→ Фрагмент страницы:
+-------+

Ключевые слова: Киевская Русь, каноническое право, Римское право, Древняя Русь, история Русской церкви, история церковного права.

Об авторе: Павел Иванович Гайденко

Доктор исторических наук, профессор Московского государственного лингвистического университета; старший научный сотрудник Института украинской археографии и источниковедения имени М. С. Грушевского Национальной академии наук Украины; председатель редакционного совета журнала «Палеоросия». E-mail: prof.gaydenko@rambler.ru ORCID: https://orcid.org/0000-0002-2104-362X

Ссылка на статью: Гайденко П. И. Княжеская расправа над иноками Василием и Феодором Печерскими (каноническо-правовая сторона совершившегося) // Христианское чтение. 2021. №2. С. 170-180.

KHRISTIANSKOYE CHTENIYE [Christian Reading]

Scientific Journal Saint Petersburg Theological Academy Russian Orthodox Church

No. 2 2021

Pavel I. Gaidenko

The Princely Massacre of the Monks

Basil and Theodore of the Caves (the Canonical-Legal Side of the Act)

DOI 10.47132/1814-5574_2021_2_170

Abstract: The end of the 11th century became one of the most dramatic periods in the history of the Kiev Caves Monastery. The monastery was desecrated several times by representatives of the ruling princely family, and three of its monks died. In the present article, an attempt is made to consider from the standpoint of law and canonical norms of its time the events associated with the death of two monks: Theodore and Basil. The reason for the conflict was the denunciation that the monk Theodore found the treasure and hid the find without informing the prince about it. An analysis of the situation described in the patericon story allows us to conclude that the claims of Mstislav, the brother of the Grand Duke, to the hermit were not unfounded. However, there is no doubt that the interrogation turned out to be too cruel, and the tormentors of the monks did not believe the sincerity of their answers. It is precisely this circumstance that does not allow us to recognize the correctness of Prince Mstislav. Nevertheless, it is just as obvious that by concealing the fact of finding the treasure, the monk Theodore committed an offense that contradicted the norms of law in Russia and Byzantium.

Keywords: Kievan Rus, canon law, Roman law, Ancient Rus, history of the Russian Church, history of church law.

+-------+

→ Предоставленные строки:
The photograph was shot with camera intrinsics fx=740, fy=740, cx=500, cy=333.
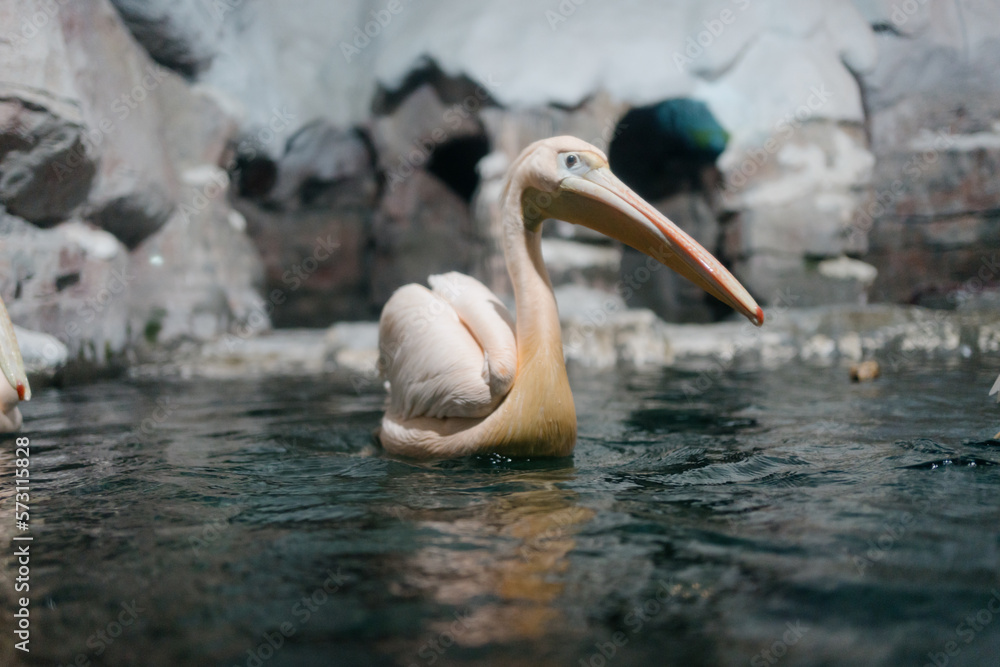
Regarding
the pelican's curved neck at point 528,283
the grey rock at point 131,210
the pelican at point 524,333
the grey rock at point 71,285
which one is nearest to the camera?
the pelican at point 524,333

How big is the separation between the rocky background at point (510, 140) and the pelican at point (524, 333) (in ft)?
14.6

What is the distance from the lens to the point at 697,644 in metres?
1.39

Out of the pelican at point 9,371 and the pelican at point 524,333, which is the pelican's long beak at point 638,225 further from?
the pelican at point 9,371

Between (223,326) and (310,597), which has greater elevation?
(223,326)

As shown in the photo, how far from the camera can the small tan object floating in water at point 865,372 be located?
4.91 metres

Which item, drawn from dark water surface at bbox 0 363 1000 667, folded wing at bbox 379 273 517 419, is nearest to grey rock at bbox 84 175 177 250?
dark water surface at bbox 0 363 1000 667

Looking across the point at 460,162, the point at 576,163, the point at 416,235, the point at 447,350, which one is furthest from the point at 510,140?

+-------+

→ Задание 1:
Что, согласно фрагменту страницы о статье про расправу над печерскими иноками, стало причиной конфликта?
→ Задание 2:
Напишите продолжение фрагмента страницы о статье про расправу над печерскими иноками Василием и Феодором.

→ Правильный ответ 1:
Причиной конфликта стал донос о том, что инок Феодор нашел клад и скрыл находку, не сообщив о ней князю.

→ Правильный ответ 2:
About the author: Pavel Ivanovich Gaidenko

Doctor of Historical Sciences, Professor of Moscow State Linguistic University; Senior Researcher, M. S. Hrushevsky Institute of Ukrainian Archeography and Source Study, National Academy of Sciences of Ukraine; Chairman of the Editorial Board of the Journal "Paleorosia". E-mail: prof.gaydenko@rambler.ru ORCID: https://orcid.org/0000-0002-2104-362X

Article link: Gaidenko P. I. The Princely Massacre of the Monks Basil and Theodore of the Caves (the Canonical-Legal Side of the Act). Khristianskoye Chteniye, 2021, no. 2, pp. 170-180.

История взаимоотношений древнерусских монастырей Х1-ХШ вв. и княжеской власти давно привлекает к себе внимание исследователей и отмечена целой плеядой имен, среди которых особо выделяются имена митр. Макария (Булгакова), Е. Е. Голу-бинского, Я. Н. Щапова, В. Л. Янина, А. В. Назаренко, Л. А. Секретарь, А. Е. Мусина, М. А. Несина, В. И. Ульяновского и многих других. Однако, невзирая на значительные и несомненные достижения в этой области, по-прежнему многое в прошлом древнерусских обителей и в истории их контактов с представителями правящего рода в Х1-ХШ вв. полно лакун. Примечательно, что порой эти исторические «разрывы» и «утраты» обнаруживаются там, где, казалось бы, все уже давно изучено и многократно пересмотрено. Одним из примеров отмеченной ситуации может служить патериковая история, сообщающая о жестоком суде князя Мстислава Святополковича над двумя монахами Печерской обители, Василием и Феодором [Киево-Печерский патерик, 2004, 443-456]. Примечательно, что по своему содержанию она пересекается с другими подобными рассказами: во-первых, с историей инока Прохора, вступившего в конфликт с княжеской властью из-за монастырской соли [Киево-Печерский патерик, 2004, 426-435], и, во-вторых, со сказанием еще об одном насельнике обители прпп. Антония и Феодосия, иноке Григории. Ему также пришлось пострадать от рук воинов великокняжеского родственника Ростислава Всеволодовича, младшего брата Владимира Всеволодовича Мономаха [Киево-Печерский патерик, 2004, 410-412]. Единство этих сюжетов привлекло внимание еще А. А. Шахматова, обратившего внимание на то, как один из авторов древнерусского летописания игумен Сильвестр «не случайно» предпочел не упоминать эти печальные события в составлявшемся им своде [Шахматов, 2003, 173]. Можно вполне согласиться и с М.Д. Приселковым, высказавшимся за то, что Патерик выступал своего рода обращением не только к самой братии, но и к княжеской власти, которой напоминалось о ее долге почтительного отношения к монастырю и его братии [Присёлков, 2003, 222].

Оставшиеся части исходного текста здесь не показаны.